葉瑾從屋裡出來,手裡拿著一封信,遞給葉明。三哥,林遠的信。葉明拆開看,林遠的字還是一樣工整。
“大人,蘇州的商戶們聽說北京又有三家放印子錢的跑了,都說商務院厲害,嚇得他們不敢待了。有人開玩笑說,商務院不但管放貸,還會抓人,以後放印子錢的都得繞著商務院走。下官聽了,覺得很解氣。”
葉明把信摺好放進抽屜裡。葉秋從書房出來,手裡拿著一封信,遞給葉明。三弟,巴圖的信。葉明拆開看,巴圖的字越來越穩了。
“葉大人,互市這個月生意好。牧民們聽說又有放印子錢的跑了,都說商務院好。有人說,商務院要是早幾年開就好了,他就不用借印子錢了。下官說,現在也不晚,商務院一直在。我會好好幹的。”
葉明把信摺好放進信封,還給葉秋。葉秋把信揣進懷裡,轉身回了書房。
一家人圍在桌前吃飯。李婉清做了幾個菜,有清炒豆苗、紅燒豆腐、蒜蓉空心菜、番茄炒蛋,湯是紫菜蛋花湯。沒有排骨,沒有魚,簡簡單單。
葉凌雲端起酒杯喝了一口,看了葉明一眼,說跑的跑了,留下來的簽了保證書,放印子錢的這關算過了。葉明說嗯,暫時消停了。葉凌雲說放貸的消停了,可還有別的。商務院樹大招風,盯著你的人不會少。葉明說下官知道。
葉凌雲放下酒杯,拿起筷子夾了一筷子清炒豆苗放在葉明碗裡,說吃菜。葉明低頭吃了。李婉清給葉秋夾了一筷子紅燒豆腐,說秋兒你也吃。葉秋說好。承平坐在葉瑾和周明遠中間,手裡抓著一塊饅頭啃。啃了幾口不想啃了,把饅頭掰成小塊擺在桌上。周明遠伸手拿了一塊塞進嘴裡。
承平說那是鐵車不能吃。葉瑾笑著打了一下週明遠的手。周明遠嚼著饅頭,嘴角翹得老高。承平又把剩下的饅頭塊排成一排,說這是車廂,這是車輪。葉瑾說你這饅頭鐵車,過一會兒就軟了。承平說軟了也是鐵車。
窗外月亮又圓了些,老槐樹的葉子在月光下泛著銀光。葉明站在窗前,想著今天的事。三家跑了,一家簽了保證書,剩下的四家還在觀望。他知道,他們跑不遠,鋪子還在,地契還在,銀子還在商務院的賬上。那些放印子錢的,曾經以為自己是京城的天,商戶們求他們借錢,利息隨便開,條件隨便提。
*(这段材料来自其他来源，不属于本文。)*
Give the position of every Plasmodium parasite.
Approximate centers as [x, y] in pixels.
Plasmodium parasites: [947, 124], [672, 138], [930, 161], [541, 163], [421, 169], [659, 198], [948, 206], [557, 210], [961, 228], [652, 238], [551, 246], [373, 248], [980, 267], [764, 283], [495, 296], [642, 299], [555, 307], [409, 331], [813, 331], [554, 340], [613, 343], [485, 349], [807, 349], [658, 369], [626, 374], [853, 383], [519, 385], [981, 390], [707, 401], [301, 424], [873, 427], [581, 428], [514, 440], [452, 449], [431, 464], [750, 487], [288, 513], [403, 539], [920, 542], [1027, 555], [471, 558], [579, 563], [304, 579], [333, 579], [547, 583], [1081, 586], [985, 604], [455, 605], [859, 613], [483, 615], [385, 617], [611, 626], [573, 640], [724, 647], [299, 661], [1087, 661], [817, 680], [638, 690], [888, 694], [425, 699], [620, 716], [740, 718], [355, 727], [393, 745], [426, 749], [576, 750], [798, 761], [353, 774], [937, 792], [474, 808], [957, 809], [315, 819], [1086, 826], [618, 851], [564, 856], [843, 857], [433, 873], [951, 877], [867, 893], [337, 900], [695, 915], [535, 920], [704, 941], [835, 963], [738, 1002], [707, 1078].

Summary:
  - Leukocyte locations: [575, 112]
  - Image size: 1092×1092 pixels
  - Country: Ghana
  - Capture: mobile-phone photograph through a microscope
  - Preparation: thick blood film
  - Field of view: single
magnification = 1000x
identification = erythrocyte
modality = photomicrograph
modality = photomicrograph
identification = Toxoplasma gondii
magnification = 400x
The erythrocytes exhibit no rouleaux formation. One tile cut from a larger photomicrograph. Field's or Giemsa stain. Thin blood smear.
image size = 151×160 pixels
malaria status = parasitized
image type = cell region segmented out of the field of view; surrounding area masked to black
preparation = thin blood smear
現在天變了,商務院立了規矩,商戶們有了退路。他忽然想起前世的一句話——時代拋棄你的時候,連招呼都不會打。那些放印子錢的,就是被時代拋棄的人。他們不願意承認,可時代不會等他們想通。風吹過來,樹葉沙沙響。路還長,可方向對了,就不怕遠。